One shark has died after a truck carrying four sandbar sharks from Florida to the New York Aquarium in Brooklyn blew a tire on I-95 in Volusia County. The sharks, which are each about five-foot-long were each being transported in small individual tanks the truck ran into a ditch, which caused one of the tanks to be jostled and damaged, with a shark being “ejected” from the vehicle and fatally injured.
Members of a SeaWorld rescue team arrived onsite to care for the surviving sharks, with SeaWorld assistant curator Jim Kinsler telling WESH that: “They’re in good condition… Nothing different from normal transport stress.” Alongside, one might reasonably assume, the stress of being in an altered environment that then veers off the road.
Local news outlets report that the surviving sharks have been returned to a SeaWorld facility in Orlando, where they will remain until arrangements are made to once again transport them to the NY Aquarium, which is owned by the Wildlife Conservation Society, who are also responsible for the world-famous Bronx and Central Park Zoos.
Sandbar sharks are typically found in shallower waters in the Atlantic and Indo-Pacific Oceans, and due to overfishing they have been designated as “vulnerable” by the International Union for Conservation of Nature. And while it might sound alarming that sharks are transported by truck on our highways—it’s not actually all that unusual. The Monterey Bay Aquarium explains on their site that their Sandbar sharks are flown directly from Honolulu to San Francisco before being driven to the aquarium.
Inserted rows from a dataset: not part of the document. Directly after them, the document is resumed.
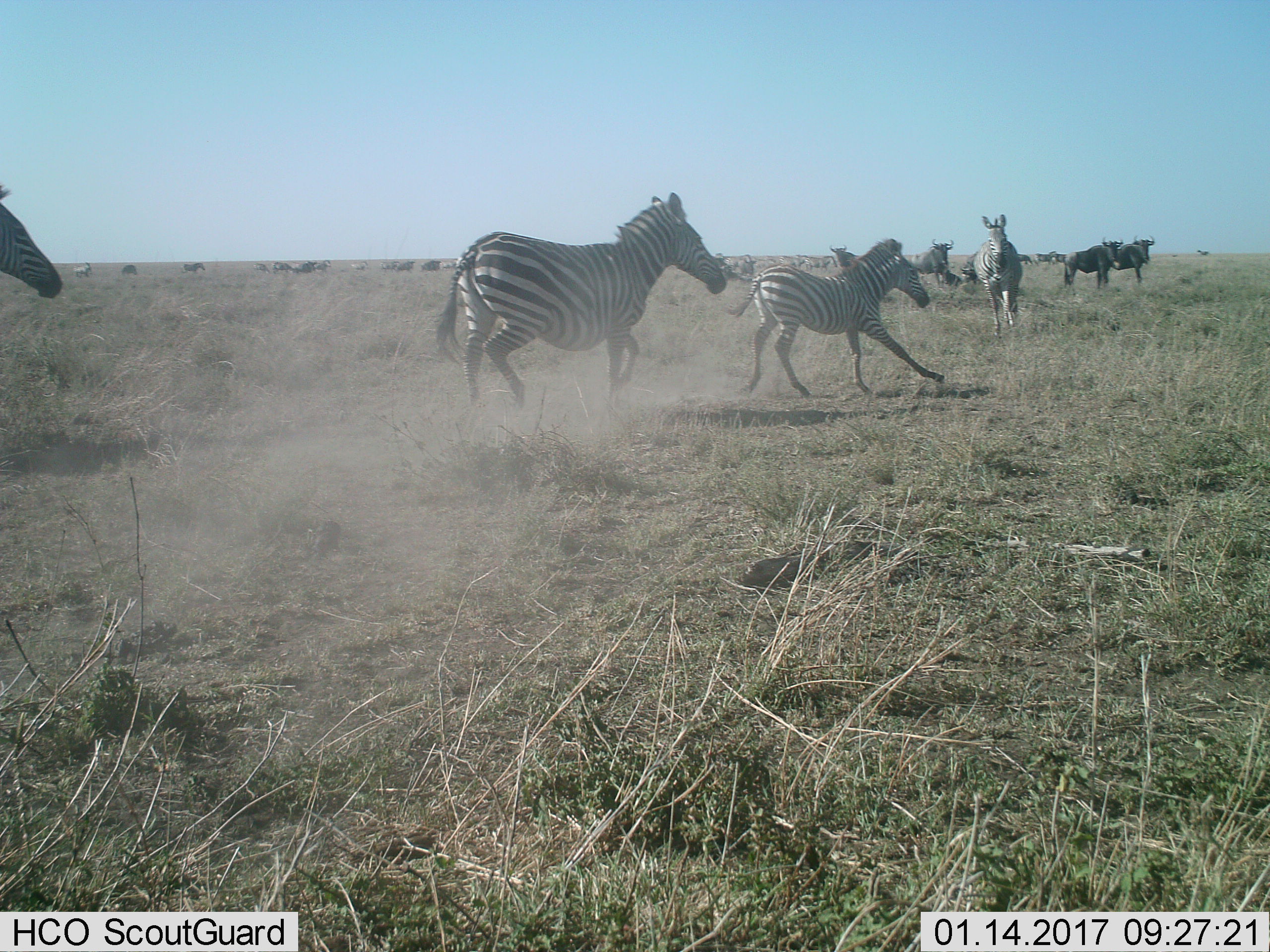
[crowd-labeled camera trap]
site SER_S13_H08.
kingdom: Animalia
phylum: Chordata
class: Mammalia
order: Artiodactyla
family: Bovidae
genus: Connochaetes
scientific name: Connochaetes taurinus taurinus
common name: blue wildebeest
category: wildebeestblue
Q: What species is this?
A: Wildebeestblue (blue wildebeest) (Connochaetes taurinus taurinus).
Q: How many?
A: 11-50.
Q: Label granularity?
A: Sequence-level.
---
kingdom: Animalia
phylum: Chordata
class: Mammalia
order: Perissodactyla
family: Equidae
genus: Equus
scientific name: Equus quagga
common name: plains zebra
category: zebraplains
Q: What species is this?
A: Zebraplains (plains zebra) (Equus quagga).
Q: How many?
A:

Transportation techniques for marine animals vary greatly from species to species, where sharks are concerned it is important that they be able to continue swimming in a closely temperature controlled environment. The Whale and Dolphin Conservation has been highly active in petitioning airlines to stop transporting sea life, citing the sometimes fatal levels of stress it places on animals. In an article for the Dodo, the WDC explained that where whales and dolphins are concerned:
“Scientific data reveal that the stress of transfer and of adapting to a new captive environment can pose a serious risk to their health and welfare. Unnecessary handling and transport produce a demonstrable change in stress hormone levels similar to those humans experience during stressful situations. It is well established that chronic stress can lead to immunosuppression and susceptibility to disease.”
There are very few details available about exactly how these sharks were being transported, and the precautions that were being taken to ensure their health—but this particular highway fatality yet again highlights the risks taken by aquariums in bringing our marine life ashore.